He had some really, I liked the Anna Corena one, Anna, but now I'm forgetting.
It probably helps if you've read the book to get the joke.
Yeah, yeah, some of them.
Oh, for sure.
And then I feel like one of his last jokes on me was getting me to read Billy Bud.
I was like, which book would you recommend?
And he said, Billy Bud.
I don't know if you guys ever tried to read Melville.
I've been learning how to read again.
Yeah.
I read half of Moby Dick.
I love Moby Dick until it gets to the chapter that he just talks about whales.
Yeah, it gets definitely abridged.
No, he gets like to the middle and then he just starts writing like a dictionary, like an encyclopedia page on whales.
Oh, I've heard about the wheels.
There's like two or three chapters.
He just is like the great sperm whale.
And he goes on for like three pages about it.
And about the oil that they use to light the lamps and everything and how the industry of whaling.
Yeah, Melville's tricky.
So I feel like it was a joke to get me to read Billy Bud because it's equally taxing.
It's boring.
Have you read Billy Bud?
Did you finish it?
I was an English major, so like should we tag Patrick?
So you'd like that list.
You'd like that list.
Tag team.
Come on, Patrick.
He's a good laugher.
Yeah, he's our laugher.
He's a laugh track.
Yeah, you need that.
Yeah.
In addition to a bunch of things.
I feel so funny with him around.
It actually made us feel a lot funnier when we brought him on.
That's great.
Helps a lot.
Like, listen to that.
Did I tell you my wife yesterday said she's like, I felt really funny on the podcast?

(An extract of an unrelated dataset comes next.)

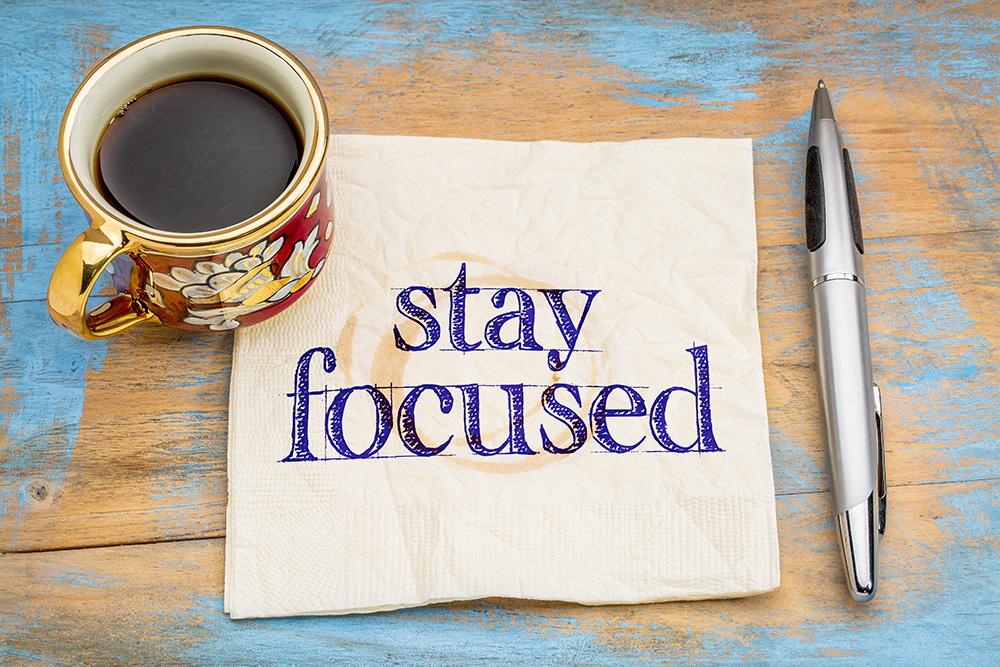 stay focused reminder or advice - handwriting  on napkin with cup of coffee against a grunge painted wood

We had our wives on the podcast.
Yeah, it's like he should do, he should just come to my shows a lot.
Yeah, you can make money on them.
Exchange numbers.
You have to pay for the, there's certain like substances you have to give him to get him like this.
Oh, what did he get?
What did he have before this?
It's like caffeinated hot cocoa.
It's a good laugh.
That's all you need is one good one.
Crime and punishment.
Yeah, what's that one?
Russian decay among peasants, rags, alcohol, and axe murdering.

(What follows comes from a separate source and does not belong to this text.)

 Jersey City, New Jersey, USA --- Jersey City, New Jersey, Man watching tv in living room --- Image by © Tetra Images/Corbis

I don't know how accurate that is.
I've never read Crimea.
I've never read it.
It's pretty accurate.
Makes it sound good.
Don Quixote, employer-employee relationship tested by adventures.
Try to find Anna Karenina if you can.
Anna Korean.
I might have passed it.
There are a couple where he hated the book, and the line is something like, I just can't, I don't know how they found it.
I don't even know how to read this.
Be careful what you wish, Iboratskya for Ilovich.
Be careful what you.
It's like, be careful what you wish for, but he just like adds Russian suffixes to the words.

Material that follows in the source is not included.